In Defense of Rabindranath Tagore and V.S.Naipaul

(Hinduwebsite Editorial - Exploring Truth Amidst Illusions and Distortions)
Writer and actor Girish Karnad recently made a comment that the Rabindranath Tagore was a second-rate playwright. He did commend him for his poetic skills but downgraded his achievements as a playwright.
Whatever may be the truth of that statement, Mr. Karnad should have kept his opinion to himself, since Rabindranath Tagore belongs to a bygone era and cannot respond to that statement or defend himself against it.
Besides, Tagore was a prominent, national figure whose voice was heard and respected in colonial India as an expression of freedom and self-respect.

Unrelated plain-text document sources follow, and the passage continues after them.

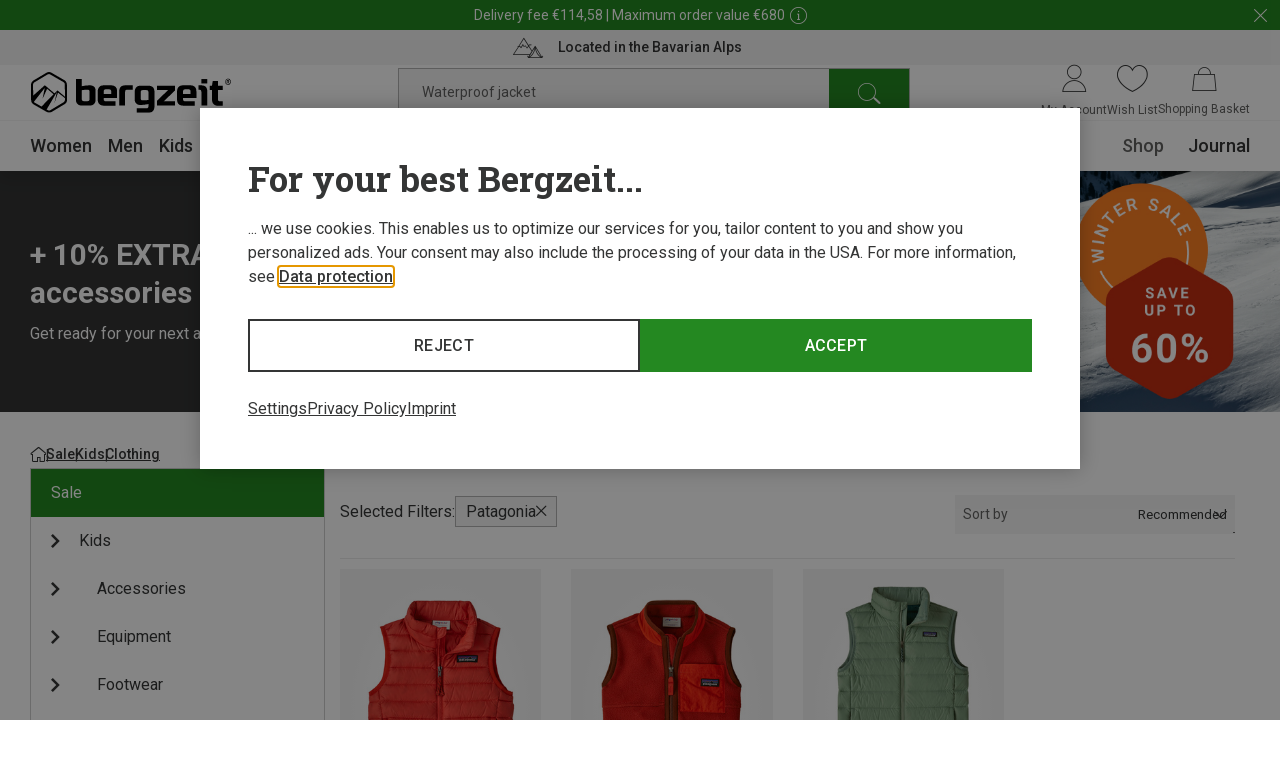

--- FILE ---
content_type: text/css
request_url: https://www.bergzeit.us/35e6b44cb1a2037f0921808fca8f327ad3a796e3/assets/bergzeit/css/749.styles.css
body_size: 302
content:
.brandshops-cinematic-tab{display:flex;justify-content:space-between}@media(max-width:767px){.brandshops-cinematic-tab__headline{display:none}}@media(min-width:768px){.brandshops-cinematic-tab__column{width:calc(50% - 10px)}.brandshops-cinematic-tab__column--left{padding:25px 0 40px}}@media(max-width:767px){.brandshops-cinematic-tab__column--right{display:none}}.brandshops-cinematic-tab__description{display:block;font-size:14px;line-height:21px}@media(min-width:768px){.brandshops-cinematic-tab__description{font-size:18px;line-height:26px;margin-top:24px}}.brandshops-cinematic-tab__image{height:100%;object-fit:cover;width:100%}.brandshops-cinematic-tab__button{color:inherit;cursor:pointer;display:inline-block;margin-top:15px;text-decoration:underline;text-transform:uppercase}@media(min-width:1024px){.brandshops-cinematic-tab__button{margin-top:25px}}
.swipable-tabs-list{display:inline-block;width:100%}.swipable-tabs-list__tabs-list{-ms-overflow-style:none;display:flex;gap:12px;margin:0;overflow:auto;padding:5px 10px;position:relative;scrollbar-width:none}.swipable-tabs-list__tabs-list::-webkit-scrollbar{display:none}.swipable-tabs-list__tab{display:block;font-weight:500;line-height:1.25;padding:10px;text-align:center;text-transform:uppercase;white-space:nowrap}.swipable-tabs-list__tab--active span{position:relative}.swipable-tabs-list__tab--active span:before{background-color:#343535;bottom:-8px;content:"";height:2px;left:0;position:absolute;width:100%}@media(min-width:768px){.swipable-tabs-list__tab--active span:before{bottom:0;height:1px}}.swipable-tabs-list__tab-content{padding:5px 20px}


--- FILE ---
content_type: image/svg+xml
request_url: https://www.bergzeit.us/0d9e7de951387a507437ff1c9a2365818203745a/assets/bergzeit/staticImages/logo_bergzeit_us.svg
body_size: 1672
content:
<?xml version="1.0" encoding="utf-8"?>
<!-- Generator: Adobe Illustrator 26.3.1, SVG Export Plug-In . SVG Version: 6.00 Build 0)  -->
<svg version="1.1" id="Logo" xmlns="http://www.w3.org/2000/svg" xmlns:xlink="http://www.w3.org/1999/xlink" x="0px" y="0px"
	 viewBox="0 0 204 41" style="enable-background:new 0 0 204 41;" xml:space="preserve">
<style type="text/css">
	.st0{enable-background:new    ;}
</style>
<g>
	<g>
		<g>
			<g>
				<g>
					<polygon points="128.4,18.2 139.8,18.2 128.4,29 128.4,33.7 147,33.7 147,29.3 135.5,29.3 147,18.5 147,13.8 128.4,13.8 					
						"/>
					<g>
						<path d="M113.9,18.2h3.9c1.3,0,2,0.7,2,2V28l-0.3,0.1c-1.5,0.3-3.1,0.4-4.8,0.4h-1c-0.5,0-1-0.2-1.3-0.5
							c-0.3-0.3-0.5-0.8-0.5-1.3v-6.4C111.9,18.9,112.6,18.2,113.9,18.2 M120,13.8h-8.3c-1.8,0-3.3,0.5-4.3,1.6
							c-1,1-1.6,2.5-1.6,4.3v7.9c0,1.7,0.5,3,1.5,4c1,1,2.3,1.5,4,1.5h1.4c1.9,0,4.1-0.3,6.6-0.8l0.5-0.1v2.3c0,1.3-0.7,2-2,2h-9.9
							v4.4H120c1.8,0,3.3-0.5,4.3-1.6c1-1,1.6-2.5,1.6-4.3V19.6c0-1.8-0.5-3.3-1.6-4.3S121.8,13.8,120,13.8"/>
						<path d="M174,13.4h-3.1v4.4h0.9c1.3,0,2,0.7,2,2v13.9h6V19.2c0-1.8-0.5-3.3-1.6-4.3C177.2,13.9,175.8,13.4,174,13.4"/>
						<path d="M192.7,29.5c-1.3,0-2-0.7-2-2v-9.4h4.9v-4.4h-4.9V9h-5.3l-0.8,4.7h-2.3v4.4h2.4v9.9c0,1.8,0.5,3.3,1.6,4.3
							c1,1,2.5,1.6,4.3,1.6h5.1v-4.4H192.7z"/>
						<path d="M91.6,14.9c-1,1-1.6,2.5-1.6,4.3v14.5h6V19.8c0-1.3,0.7-2,2-2h5.9v-4.4h-8C94,13.4,92.6,13.9,91.6,14.9"/>
						<path d="M57.7,29.3h-3.9c-1.3,0-2-0.7-2-2v-9l0.4-0.1c0.5-0.1,1-0.1,1.8-0.2c0.8-0.1,1.8-0.2,2.9-0.2h1c0.5,0,1,0.2,1.3,0.5
							c0.3,0.3,0.5,0.8,0.5,1.3v7.6C59.7,28.6,59,29.3,57.7,29.3 M60.3,13.4h-1.4c-1.9,0-4.1,0.3-6.6,0.8l-0.5,0.1V7.1h-6v20.7
							c0,1.8,0.5,3.3,1.6,4.3c1,1,2.5,1.6,4.3,1.6H60c1.8,0,3.3-0.5,4.3-1.6c1-1,1.6-2.4,1.6-4.3v-9c0-1.7-0.5-3-1.5-4
							C63.2,13.9,62,13.4,60.3,13.4"/>
					</g>
					<rect x="173.8" y="7.1" width="6" height="4.4"/>
					<g>
						<path d="M76.2,17.4h3.6c1.3,0,2,0.7,2,2V22h-7.6v-2.6C74.1,18.1,74.9,17.4,76.2,17.4 M81.9,13.4H74c-1.8,0-3.3,0.5-4.3,1.6
							s-1.6,2.5-1.6,4.3v8.6c0,1.8,0.5,3.3,1.6,4.3c1,1,2.5,1.6,4.3,1.6h12.1v-4.4h-9.9c-1.3,0-2-0.7-2-2v-1.2h13.6v-6.9
							c0-1.8-0.5-3.3-1.6-4.3C85.1,13.9,83.7,13.4,81.9,13.4"/>
						<path d="M157.1,17.4h3.6c1.3,0,2,0.7,2,2V22h-7.6v-2.6C155.1,18.1,155.9,17.4,157.1,17.4 M162.8,13.4h-7.9
							c-1.8,0-3.3,0.5-4.3,1.6c-1,1-1.6,2.5-1.6,4.3v8.6v0.3c0.1,1.7,0.6,3,1.6,4c1,1,2.5,1.6,4.3,1.6h12.1v-4.4h-9.9
							c-1.3,0-2-0.7-2-2v-1.2h13.6v-6.9c0-1.8-0.5-3.3-1.6-4.3C166.1,13.9,164.7,13.4,162.8,13.4"/>
					</g>
				</g>
			</g>
		</g>
		<path d="M36.6,12.6c0-1.8-1-3.5-2.6-4.4L20.8,0.7c-1.6-0.9-3.5-0.9-5.1,0.1L2.5,8.5C1,9.4,0,11.1,0,12.9l0.1,15.3
			c0,1.8,1,3.5,2.6,4.4L16,40.1c0.8,0.5,1.7,0.7,2.5,0.7s1.8-0.2,2.6-0.7l13.2-7.8c1.6-0.9,2.5-2.6,2.5-4.4L36.6,12.6z M3.6,10.3
			l13.2-7.8c0.5-0.3,1-0.4,1.5-0.4c0.5,0,1,0.1,1.4,0.4L33,10.1c0.9,0.5,1.5,1.5,1.5,2.5l0.1,12.2l-7.6-6.3L24,21.5l-9.9-8.2
			L2.2,23.7l-0.1-11C2.1,11.7,2.6,10.8,3.6,10.3z M2.9,30L14,16l-2.1,10.3h0.2l4.3-9.5l6.6,5.6L10.7,34.7l-7.1-4
			C3.4,30.5,3.1,30.2,2.9,30z M33.1,30.5l-13.2,7.8c-0.9,0.5-2,0.5-2.9,0l-1.1-0.6c2.2-3.6,10.5-17.7,10.5-17.7L24,30.6l0.1,0.1
			l3.4-10l7.1,5.5v1.7C34.6,29,34.1,30,33.1,30.5z"/>
	</g>
	<g class="st0">
		<path d="M203.8,9.8c0,0.5-0.1,0.9-0.2,1.3c-0.2,0.4-0.4,0.7-0.6,1c-0.3,0.3-0.6,0.5-0.9,0.6c-0.4,0.1-0.7,0.2-1.1,0.2
			c-0.4,0-0.8-0.1-1.1-0.2c-0.4-0.1-0.7-0.3-0.9-0.6c-0.3-0.3-0.5-0.6-0.6-1c-0.2-0.4-0.2-0.8-0.2-1.3c0-0.5,0.1-0.9,0.2-1.3
			c0.2-0.4,0.4-0.7,0.6-1c0.3-0.3,0.6-0.5,0.9-0.6s0.7-0.2,1.1-0.2c0.4,0,0.8,0.1,1.1,0.2c0.4,0.1,0.7,0.3,0.9,0.6
			c0.3,0.3,0.5,0.6,0.6,1C203.7,8.9,203.8,9.4,203.8,9.8z M203.2,9.8c0-0.4-0.1-0.7-0.2-1c-0.1-0.3-0.3-0.6-0.5-0.8
			c-0.2-0.2-0.4-0.4-0.7-0.5s-0.6-0.2-0.9-0.2c-0.3,0-0.7,0.1-0.9,0.2s-0.5,0.3-0.7,0.5c-0.2,0.2-0.4,0.5-0.5,0.8
			c-0.1,0.3-0.2,0.7-0.2,1c0,0.4,0.1,0.7,0.2,1s0.3,0.6,0.5,0.8c0.2,0.2,0.4,0.4,0.7,0.5s0.6,0.2,0.9,0.2c0.3,0,0.7-0.1,0.9-0.2
			s0.5-0.3,0.7-0.5c0.2-0.2,0.4-0.5,0.5-0.8S203.2,10.2,203.2,9.8z M201.7,11.6c-0.1-0.3-0.3-0.5-0.4-0.7c-0.2-0.2-0.3-0.4-0.4-0.6
			h-0.6v1.3h-0.6V8.2c0.2,0,0.3-0.1,0.5-0.1s0.3,0,0.5,0c0.5,0,0.9,0.1,1.1,0.3c0.3,0.2,0.4,0.5,0.4,0.8c0,0.2-0.1,0.4-0.2,0.6
			c-0.1,0.2-0.3,0.3-0.5,0.4c0.1,0.1,0.1,0.2,0.2,0.3c0.1,0.1,0.2,0.2,0.2,0.3c0.1,0.1,0.2,0.3,0.2,0.4c0.1,0.1,0.2,0.3,0.2,0.4
			H201.7z M200.3,9.8h0.3c0.3,0,0.5,0,0.6-0.1c0.2-0.1,0.3-0.2,0.3-0.4c0-0.2-0.1-0.4-0.2-0.4c-0.2-0.1-0.4-0.1-0.6-0.1
			c-0.1,0-0.1,0-0.2,0c-0.1,0-0.1,0-0.2,0V9.8z"/>
	</g>
</g>
</svg>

In many ways, he played a pioneering role in modernizing Indian literature and presenting it to the world with certain dignity and as the expression of a unique tradition.
He experimented with many art forms, including painting, to express his creativity. We cannot expect him to be a master of all and cannot disrespect him for not being so.
The conditions and circumstances in which he lived and worked were entirely different, and it is difficult to assess his work and contribution according to the present-day standards.
In the last hundred years, with the advances in technology Indian theater underwent many improvements, from sound and lighting to the way the stage is set or decorated.
Indian playwrights, directors, artists and technicians have to compete now with television and movies to draw audience and hold their attention. Naturally, they have to stand up to these challenges or lose patrons.
Tagore was a visionary and an idealist. As an artist, he had the luxury to give a free rein to his imagination and inject into his work certain otherness, idealism or an ethereal aura.
He also loved the country and never forgot his roots. Through his writings and works of art, he reflected most humanely and realistically the ethos of an oppressed nation in varied colors according to his own perceptions and background.
it is inappropriate to make impudent comments in retrospect about a person of such eminence when he is viewed by a whole nation as a source of inspiration and a role model.
So far in the history of India, Rabindranath Tagore has been the only writer who won the Nobel Prize for Literature. More than a hundred years passed since then, and no one else earned that distinction in a country of a billion and quarter people. It is no small achievement.
He was also versatile character and a person of varied talents, who combined in himself sublime sensitivity to the life and conditions of his times as well as respect for the heritage of the country and its ancient wisdom.
There is no other poet in the history of the world, whose poems have been selected as the national anthems for two nations namely India and Bangladesh.